2. The ruling in the present ease is controlled by the decision of this court in Lewis v. State, 6 Ga. App. 205 (64 S. E. 701) : “Where one is charged with the offense of keeping on hand at his place of business alcoholic, spirituous', malt or intoxicating liquors, prohibited by law, and intoxicating liquors are shown to have been found there, such evidence is sufficient to support the inference that such liquors were kept by him; but this inference is not conclusive, for it may be shown, among other things, that they were not the property of the accused,” and were brought to his place of business without his knowledge and were there without his consent.

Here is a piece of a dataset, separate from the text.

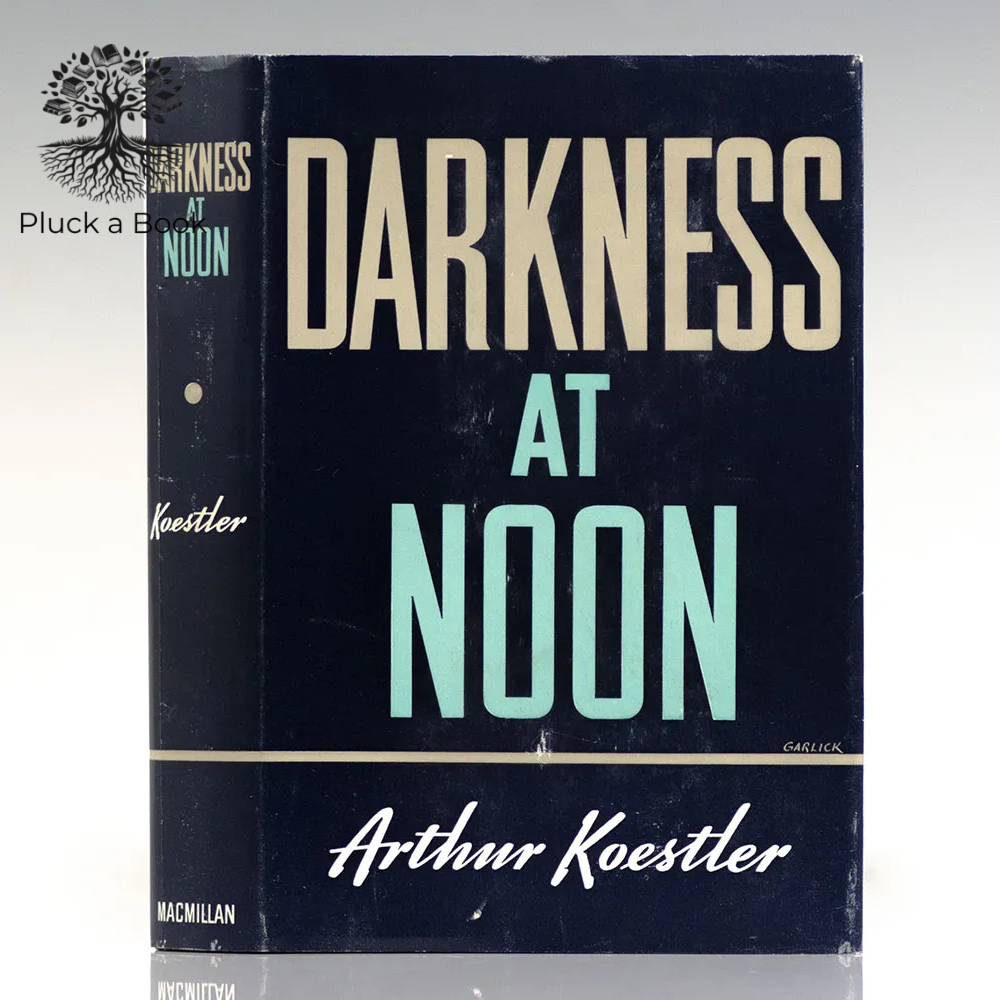 DARKNESS AT NOON by Arthur Koestler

3. The circumstances in this case, if the jury had been instructed as required by the rulings of this court in Riley v. State, 1 Ga. App. 651 (57 S. E. 1031), Harvey v. State, 8 Ga. App. 660 (70 S. E. 141), and Allen v. State, 14 Ga. App. 115 (80 S. E. 215), and the ruling of the Supreme Court in Weaver v. State, 135 Ga. 317 (69 S. E. 488), would have fully warranted the conviction of the accused, but, considered as a whole, the evidence adduced would not have compelled the jury to find that any of the liquor to which the testimony relates was kept in his place of busi ness or had been brought there with his knowledge or consent.
4. The failure of the judge to instruct the jury upon the rule applicable to circumstantial evidence must be deemed to have been prejudicial to the accused, and a new trial should have been granted.
Judgment reversed.
Dissenting Opinion
dissenting. The defendant was convicted of keeping whisky on hand at his place of business. There being direct testimony from the arresting officers that they found whisky 'in the defendant’s place of business, the conviction did not depend wholly upon circumstantial evidence, and therefore the judge did not err, in the absence of a timely written request therefor, in failing to charge the law of circumstantial evidence. In my opinion the judgment of the lower court should be affirmed.